* Raw records
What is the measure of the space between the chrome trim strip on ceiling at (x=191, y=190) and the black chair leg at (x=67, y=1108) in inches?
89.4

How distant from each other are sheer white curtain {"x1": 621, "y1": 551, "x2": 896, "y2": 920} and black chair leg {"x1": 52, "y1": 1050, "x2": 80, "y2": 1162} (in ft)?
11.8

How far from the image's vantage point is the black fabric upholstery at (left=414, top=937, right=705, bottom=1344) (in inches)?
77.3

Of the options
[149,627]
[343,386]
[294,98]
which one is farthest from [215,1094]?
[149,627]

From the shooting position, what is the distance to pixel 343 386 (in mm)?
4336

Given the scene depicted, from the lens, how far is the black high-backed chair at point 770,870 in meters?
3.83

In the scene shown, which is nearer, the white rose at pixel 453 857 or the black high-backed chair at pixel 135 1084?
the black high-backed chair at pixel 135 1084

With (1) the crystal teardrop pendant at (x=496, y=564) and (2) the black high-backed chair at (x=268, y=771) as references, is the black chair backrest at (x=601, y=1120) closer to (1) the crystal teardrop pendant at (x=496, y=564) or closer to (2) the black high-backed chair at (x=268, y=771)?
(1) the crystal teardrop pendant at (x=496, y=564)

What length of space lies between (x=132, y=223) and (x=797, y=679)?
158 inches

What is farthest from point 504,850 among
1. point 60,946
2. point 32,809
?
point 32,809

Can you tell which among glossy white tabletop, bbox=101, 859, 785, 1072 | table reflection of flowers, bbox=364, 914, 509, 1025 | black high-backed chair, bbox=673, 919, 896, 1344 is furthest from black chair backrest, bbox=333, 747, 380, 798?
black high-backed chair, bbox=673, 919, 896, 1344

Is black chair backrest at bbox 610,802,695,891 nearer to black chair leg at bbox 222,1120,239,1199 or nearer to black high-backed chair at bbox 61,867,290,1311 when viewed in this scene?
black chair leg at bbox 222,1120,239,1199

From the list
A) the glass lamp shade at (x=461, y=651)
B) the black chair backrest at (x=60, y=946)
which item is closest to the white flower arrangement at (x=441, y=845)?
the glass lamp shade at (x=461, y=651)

* What you will do
Above are the records; copy all of them exactly.

* Answer to this task
What is the measure of the space between the chrome trim strip on ceiling at (x=191, y=190) and the black chair leg at (x=67, y=1108) in inches?
89.4

How distant from each other are sheer white curtain {"x1": 621, "y1": 551, "x2": 896, "y2": 920} and black chair leg {"x1": 52, "y1": 1050, "x2": 80, "y2": 1162} (in ft)?
11.8

How far from the image's vantage point is the black fabric upholstery at (left=414, top=937, right=705, bottom=1344) (in inches)?
77.3

Of the options
[149,627]
[343,386]
[294,98]
which one is farthest from [215,1094]?
[149,627]

From the shooting position, what is the distance to pixel 343 386 (in mm)?
4336

Given the scene depicted, from the lens, how far is the black high-backed chair at point 770,870 in meters?
3.83

In the scene shown, which is nearer, the white rose at pixel 453 857 or the black high-backed chair at pixel 135 1084?
the black high-backed chair at pixel 135 1084

With (1) the crystal teardrop pendant at (x=496, y=564) and (2) the black high-backed chair at (x=268, y=771) as references, is the black chair backrest at (x=601, y=1120) closer to (1) the crystal teardrop pendant at (x=496, y=564) or closer to (2) the black high-backed chair at (x=268, y=771)?
(1) the crystal teardrop pendant at (x=496, y=564)

What length of space lies between (x=132, y=223) and (x=797, y=679)?
158 inches

What is farthest from point 504,850 among
1. point 60,946
2. point 32,809
?
point 32,809

Can you tell which among glossy white tabletop, bbox=101, 859, 785, 1072 | table reflection of flowers, bbox=364, 914, 509, 1025 | black high-backed chair, bbox=673, 919, 896, 1344 is furthest from black chair backrest, bbox=333, 747, 380, 798?
black high-backed chair, bbox=673, 919, 896, 1344

Is black chair backrest at bbox 610,802,695,891 nearer to black chair leg at bbox 222,1120,239,1199 or nearer to black high-backed chair at bbox 61,867,290,1311 when viewed in this scene?
black chair leg at bbox 222,1120,239,1199

From the list
A) the glass lamp shade at (x=461, y=651)
B) the black chair backrest at (x=60, y=946)
which item is closest to the white flower arrangement at (x=441, y=845)?
the glass lamp shade at (x=461, y=651)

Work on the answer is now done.